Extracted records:
━━━━━━━━━━━━━━━━

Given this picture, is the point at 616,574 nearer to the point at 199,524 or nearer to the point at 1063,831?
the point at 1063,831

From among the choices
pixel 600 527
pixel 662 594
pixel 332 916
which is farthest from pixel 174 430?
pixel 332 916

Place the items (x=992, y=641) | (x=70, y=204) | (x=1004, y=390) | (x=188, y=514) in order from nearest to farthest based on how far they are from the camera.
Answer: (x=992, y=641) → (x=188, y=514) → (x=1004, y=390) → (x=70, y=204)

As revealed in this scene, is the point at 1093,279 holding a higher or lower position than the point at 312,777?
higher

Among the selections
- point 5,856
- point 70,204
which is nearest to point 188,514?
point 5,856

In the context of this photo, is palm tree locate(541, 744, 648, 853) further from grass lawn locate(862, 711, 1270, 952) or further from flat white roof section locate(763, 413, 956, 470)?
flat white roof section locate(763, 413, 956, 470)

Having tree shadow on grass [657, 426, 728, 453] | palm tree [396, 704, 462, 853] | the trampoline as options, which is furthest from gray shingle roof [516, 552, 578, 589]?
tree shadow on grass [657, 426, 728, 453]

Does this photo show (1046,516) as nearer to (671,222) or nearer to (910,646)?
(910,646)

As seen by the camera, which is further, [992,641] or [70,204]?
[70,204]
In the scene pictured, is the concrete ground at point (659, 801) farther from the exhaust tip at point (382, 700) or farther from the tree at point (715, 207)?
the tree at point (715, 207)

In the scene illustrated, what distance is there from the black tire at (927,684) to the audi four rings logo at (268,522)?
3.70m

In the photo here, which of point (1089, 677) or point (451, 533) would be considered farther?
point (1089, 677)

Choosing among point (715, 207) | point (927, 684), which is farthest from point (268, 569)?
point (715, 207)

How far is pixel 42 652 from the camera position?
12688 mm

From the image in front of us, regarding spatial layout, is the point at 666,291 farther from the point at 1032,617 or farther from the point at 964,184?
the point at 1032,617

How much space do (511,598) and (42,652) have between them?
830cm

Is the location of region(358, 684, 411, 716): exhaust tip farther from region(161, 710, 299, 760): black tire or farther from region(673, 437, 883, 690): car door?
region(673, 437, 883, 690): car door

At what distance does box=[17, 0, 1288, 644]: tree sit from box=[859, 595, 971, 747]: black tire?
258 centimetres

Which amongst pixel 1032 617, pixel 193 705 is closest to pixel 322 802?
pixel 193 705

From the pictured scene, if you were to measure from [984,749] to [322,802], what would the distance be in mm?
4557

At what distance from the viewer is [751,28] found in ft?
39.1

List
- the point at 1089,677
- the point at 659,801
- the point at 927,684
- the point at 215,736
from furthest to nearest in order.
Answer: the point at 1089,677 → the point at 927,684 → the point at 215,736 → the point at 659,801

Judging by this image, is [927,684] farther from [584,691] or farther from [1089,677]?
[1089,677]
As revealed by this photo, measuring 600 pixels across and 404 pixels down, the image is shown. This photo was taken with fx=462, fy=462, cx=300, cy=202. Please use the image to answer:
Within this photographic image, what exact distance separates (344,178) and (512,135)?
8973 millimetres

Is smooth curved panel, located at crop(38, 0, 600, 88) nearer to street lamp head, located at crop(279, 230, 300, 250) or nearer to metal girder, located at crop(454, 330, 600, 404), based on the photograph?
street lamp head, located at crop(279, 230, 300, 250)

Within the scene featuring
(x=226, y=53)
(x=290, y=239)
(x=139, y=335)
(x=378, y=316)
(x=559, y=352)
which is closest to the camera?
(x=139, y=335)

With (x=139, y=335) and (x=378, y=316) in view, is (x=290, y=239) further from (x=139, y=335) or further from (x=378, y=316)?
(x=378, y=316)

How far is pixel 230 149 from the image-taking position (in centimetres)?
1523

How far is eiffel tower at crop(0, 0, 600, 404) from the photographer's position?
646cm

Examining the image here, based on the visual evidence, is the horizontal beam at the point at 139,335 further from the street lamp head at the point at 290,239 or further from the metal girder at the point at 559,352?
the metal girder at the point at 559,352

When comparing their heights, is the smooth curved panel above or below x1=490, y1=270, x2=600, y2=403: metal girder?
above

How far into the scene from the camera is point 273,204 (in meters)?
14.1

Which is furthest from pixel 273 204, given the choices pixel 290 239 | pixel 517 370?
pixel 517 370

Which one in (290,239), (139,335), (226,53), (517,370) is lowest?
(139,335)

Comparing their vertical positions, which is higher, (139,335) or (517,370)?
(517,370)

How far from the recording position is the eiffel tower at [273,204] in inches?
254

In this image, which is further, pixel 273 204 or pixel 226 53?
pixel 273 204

━━━━━━━━━━━━━━━━

Goal of the exercise: The records above should be restated word for word, please.

Finished answer:
Given this picture, is the point at 616,574 nearer to the point at 199,524 or nearer to the point at 1063,831?
the point at 1063,831

From among the choices
pixel 600 527
pixel 662 594
pixel 332 916
which is farthest from pixel 174 430?
pixel 332 916

Place the items (x=992, y=641) | (x=70, y=204) | (x=1004, y=390) | (x=188, y=514) in order from nearest to farthest based on how far they are from the camera.
Answer: (x=992, y=641) → (x=188, y=514) → (x=1004, y=390) → (x=70, y=204)

As revealed in this scene, is the point at 1093,279 holding a higher or lower position than the point at 312,777?
higher

Among the selections
- point 5,856
- point 70,204
which is nearest to point 188,514?
point 5,856

In the context of this photo, is palm tree locate(541, 744, 648, 853) further from grass lawn locate(862, 711, 1270, 952) or further from flat white roof section locate(763, 413, 956, 470)?
flat white roof section locate(763, 413, 956, 470)

Having tree shadow on grass [657, 426, 728, 453] | palm tree [396, 704, 462, 853] | the trampoline as options, which is furthest from gray shingle roof [516, 552, 578, 589]?
tree shadow on grass [657, 426, 728, 453]

Does this photo show (1046,516) as nearer to (671,222) or nearer to (910,646)?
(910,646)

As seen by the camera, which is further, [992,641] or [70,204]?
[70,204]
In the scene pictured, is the concrete ground at point (659, 801) farther from the exhaust tip at point (382, 700) or farther from the tree at point (715, 207)?
the tree at point (715, 207)

In the scene illustrated, what distance is there from the black tire at (927,684) to the audi four rings logo at (268,522)?
3.70m

In the photo here, which of point (1089, 677) or point (451, 533) would be considered farther?
point (1089, 677)

Choosing among point (715, 207) | point (927, 684), which is farthest from point (268, 569)?
point (715, 207)

How far is pixel 42 652 from the camera position?
12688 mm

From the image in front of us, regarding spatial layout, is the point at 666,291 farther from the point at 1032,617 or farther from the point at 964,184?
the point at 1032,617

How much space do (511,598) and (42,652) have between them?
830cm

Is the location of region(358, 684, 411, 716): exhaust tip farther from region(161, 710, 299, 760): black tire or farther from region(673, 437, 883, 690): car door?
region(673, 437, 883, 690): car door

At what distance does box=[17, 0, 1288, 644]: tree sit from box=[859, 595, 971, 747]: black tire?
258 centimetres

Which amongst pixel 1032 617, pixel 193 705 is closest to pixel 322 802?
pixel 193 705

From the pictured scene, if you were to measure from [984,749] to [322,802], what would the distance be in mm?
4557

At what distance from the viewer is [751,28] found in ft?
39.1

List
- the point at 1089,677
- the point at 659,801
- the point at 927,684
- the point at 215,736
from furthest to nearest in order.
Answer: the point at 1089,677 → the point at 927,684 → the point at 215,736 → the point at 659,801

Judging by this image, is [927,684] farther from [584,691] or farther from [1089,677]?
[1089,677]
As revealed by this photo, measuring 600 pixels across and 404 pixels down, the image is shown. This photo was taken with fx=462, fy=462, cx=300, cy=202. Please use the image to answer:
Within this photographic image, what exact distance separates (344,178) and (512,135)?
8973 millimetres

Is smooth curved panel, located at crop(38, 0, 600, 88) nearer to street lamp head, located at crop(279, 230, 300, 250) or nearer to metal girder, located at crop(454, 330, 600, 404), based on the photograph?
street lamp head, located at crop(279, 230, 300, 250)

Within the scene featuring
(x=226, y=53)
(x=290, y=239)
(x=139, y=335)
(x=378, y=316)
(x=559, y=352)
which is closest to the camera?
(x=139, y=335)

With (x=139, y=335) and (x=378, y=316) in view, is (x=290, y=239) further from (x=139, y=335) or further from (x=378, y=316)?
(x=378, y=316)

How far is pixel 230 149 from the image-taking position (in centimetres)?
1523

How far is eiffel tower at crop(0, 0, 600, 404) from the photographer's position?
646cm

Examining the image here, based on the visual evidence, is the horizontal beam at the point at 139,335 further from the street lamp head at the point at 290,239 or further from the metal girder at the point at 559,352?
the metal girder at the point at 559,352

When comparing their heights, is the smooth curved panel above or below x1=490, y1=270, x2=600, y2=403: metal girder?
above

How far into the scene from the camera is point 273,204 (in meters)?
14.1

Which is furthest from pixel 273 204, given the choices pixel 290 239 | pixel 517 370?
pixel 517 370

Which one in (290,239), (139,335), (226,53), (517,370) is lowest?
(139,335)

Comparing their vertical positions, which is higher, (139,335) or (517,370)?
(517,370)

How far from the recording position is the eiffel tower at [273,204] in inches?
254

In this image, which is further, pixel 273 204 or pixel 226 53?
pixel 273 204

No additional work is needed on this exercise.